The material below has pictures in it. Set down only the lines from the line containing "Traite D'Anatomie Comparee" through the line containing "9780078611124: Experiencing Choral", word for word, and leave the pictures behind.

══ EXTRACTED DATA

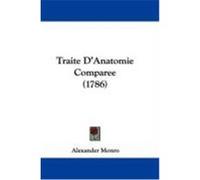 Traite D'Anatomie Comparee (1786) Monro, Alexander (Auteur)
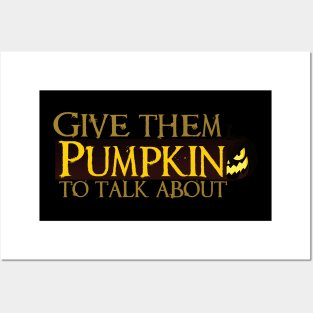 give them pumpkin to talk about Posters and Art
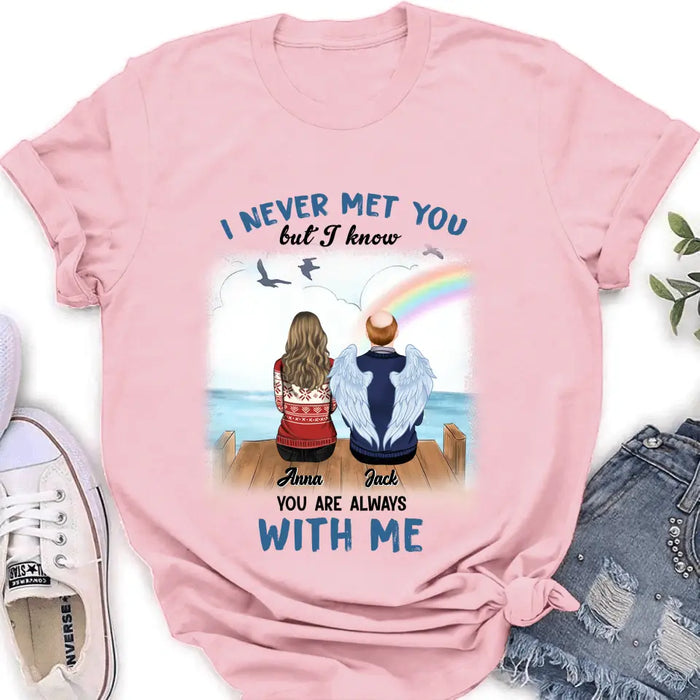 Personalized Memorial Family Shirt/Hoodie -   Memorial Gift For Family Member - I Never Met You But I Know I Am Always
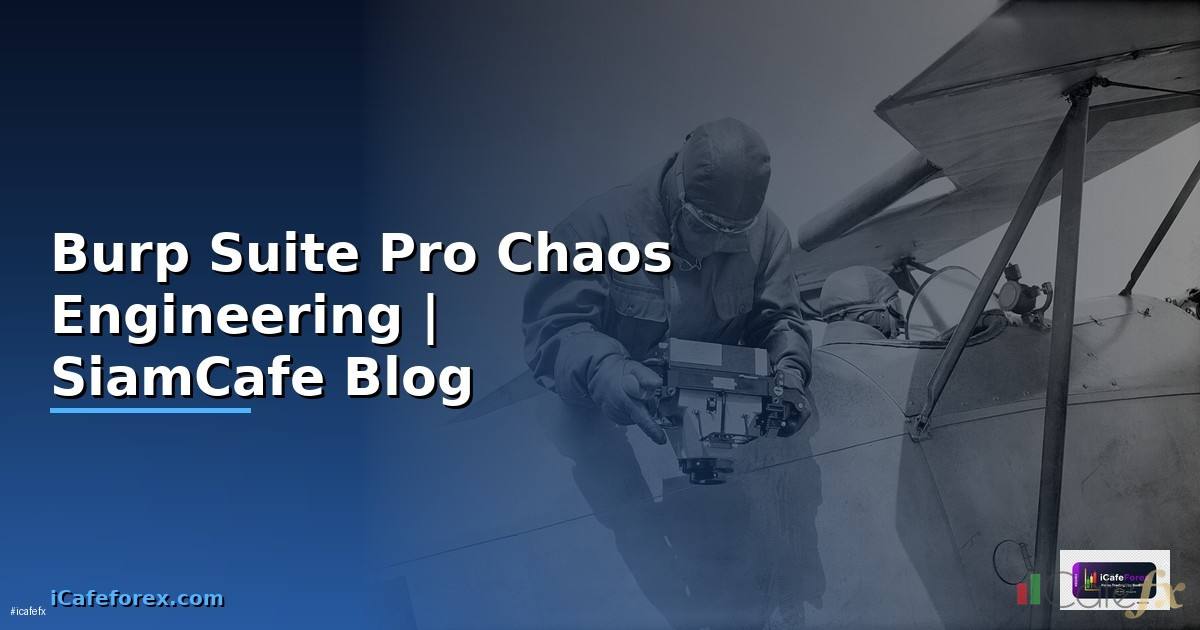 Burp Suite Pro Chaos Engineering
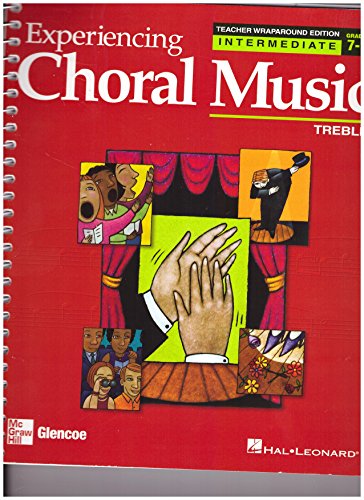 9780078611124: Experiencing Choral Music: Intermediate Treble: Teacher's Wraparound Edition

════
══ EXTRACTED DATA

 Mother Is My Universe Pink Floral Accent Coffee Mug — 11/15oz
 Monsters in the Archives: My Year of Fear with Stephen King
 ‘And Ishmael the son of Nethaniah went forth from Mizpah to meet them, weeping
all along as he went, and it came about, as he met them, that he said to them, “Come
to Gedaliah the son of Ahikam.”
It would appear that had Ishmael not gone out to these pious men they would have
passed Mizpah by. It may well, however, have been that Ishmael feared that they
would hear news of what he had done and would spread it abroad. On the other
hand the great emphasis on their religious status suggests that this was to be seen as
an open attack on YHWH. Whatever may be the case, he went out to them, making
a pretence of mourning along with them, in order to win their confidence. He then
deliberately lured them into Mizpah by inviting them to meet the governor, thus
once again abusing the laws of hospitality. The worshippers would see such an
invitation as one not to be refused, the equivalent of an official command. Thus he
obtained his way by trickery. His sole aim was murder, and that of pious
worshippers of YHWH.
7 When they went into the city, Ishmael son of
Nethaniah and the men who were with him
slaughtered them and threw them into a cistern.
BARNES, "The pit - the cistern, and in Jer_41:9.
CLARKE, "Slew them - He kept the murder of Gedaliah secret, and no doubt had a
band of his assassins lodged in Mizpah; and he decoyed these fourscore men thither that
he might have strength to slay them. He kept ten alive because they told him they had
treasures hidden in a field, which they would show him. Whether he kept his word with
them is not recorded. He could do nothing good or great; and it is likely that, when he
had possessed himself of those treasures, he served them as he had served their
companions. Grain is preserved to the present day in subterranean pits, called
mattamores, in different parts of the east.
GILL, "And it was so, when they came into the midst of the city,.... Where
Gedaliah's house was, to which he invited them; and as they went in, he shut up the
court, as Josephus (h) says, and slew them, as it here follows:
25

════
══ EXTRACTED DATA

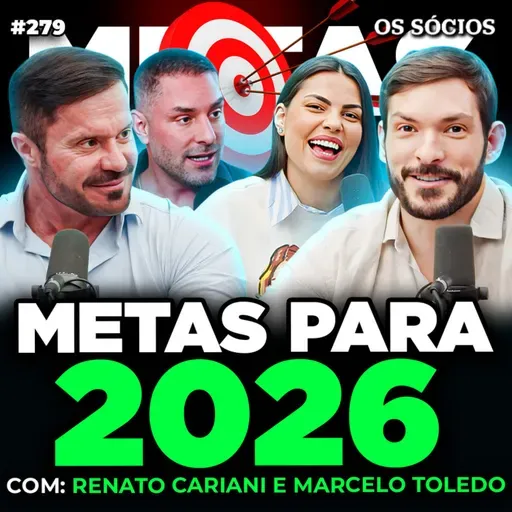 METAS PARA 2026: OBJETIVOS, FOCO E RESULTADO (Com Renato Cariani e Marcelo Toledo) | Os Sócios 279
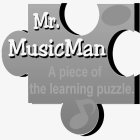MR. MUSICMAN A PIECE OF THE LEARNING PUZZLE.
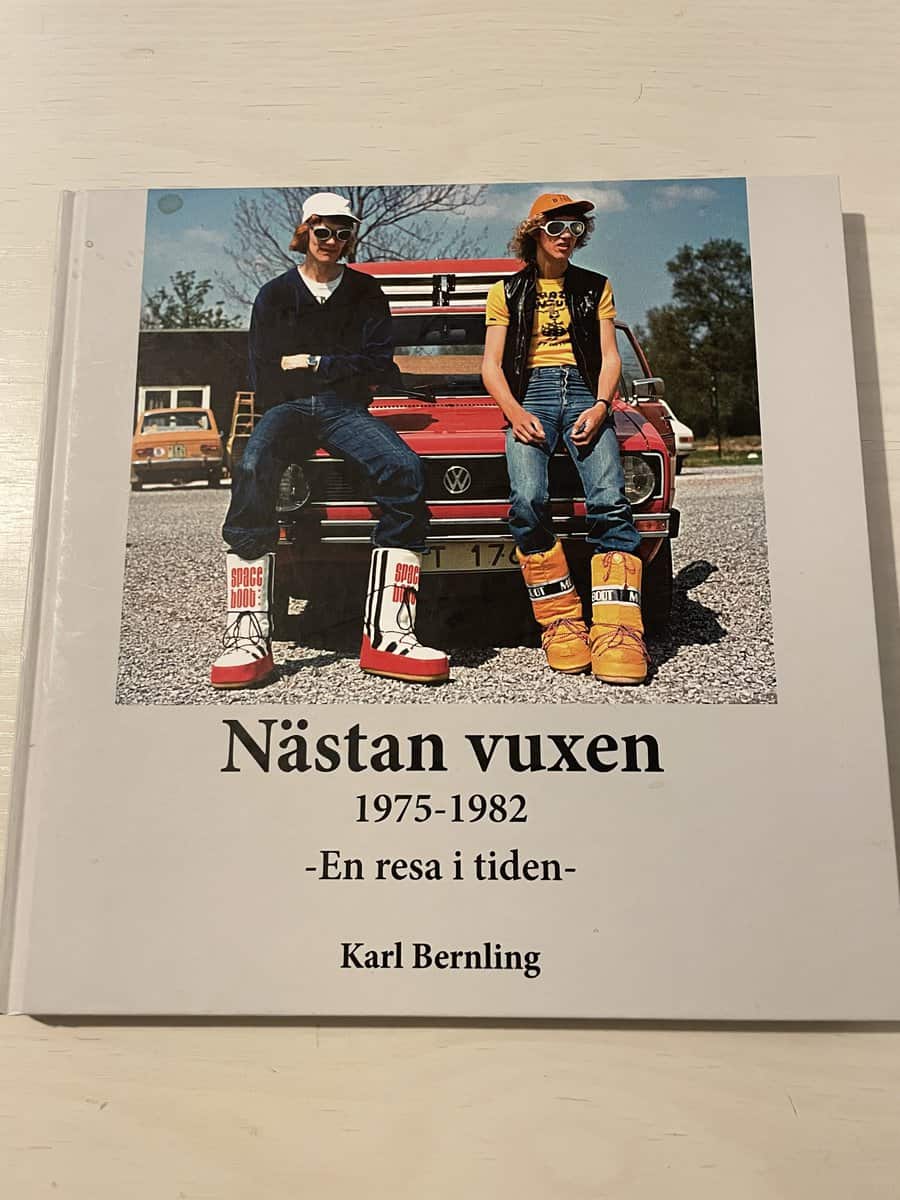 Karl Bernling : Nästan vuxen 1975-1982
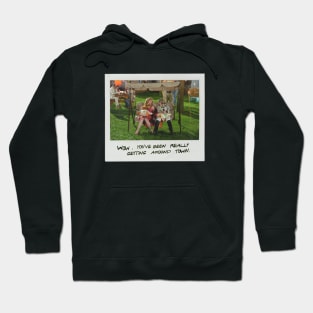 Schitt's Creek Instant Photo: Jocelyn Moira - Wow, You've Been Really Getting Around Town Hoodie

════

> [EXERCISE ANSWER]
 Traite D'Anatomie Comparee (1786) Monro, Alexander (Auteur)
 give them pumpkin to talk about Posters and Art
 Personalized Memorial Family Shirt/Hoodie -   Memorial Gift For Family Member - I Never Met You But I Know I Am Always
 Burp Suite Pro Chaos Engineering
 9780078611124: Experiencing Choral Music: Intermediate Treble: Teacher's Wraparound Edition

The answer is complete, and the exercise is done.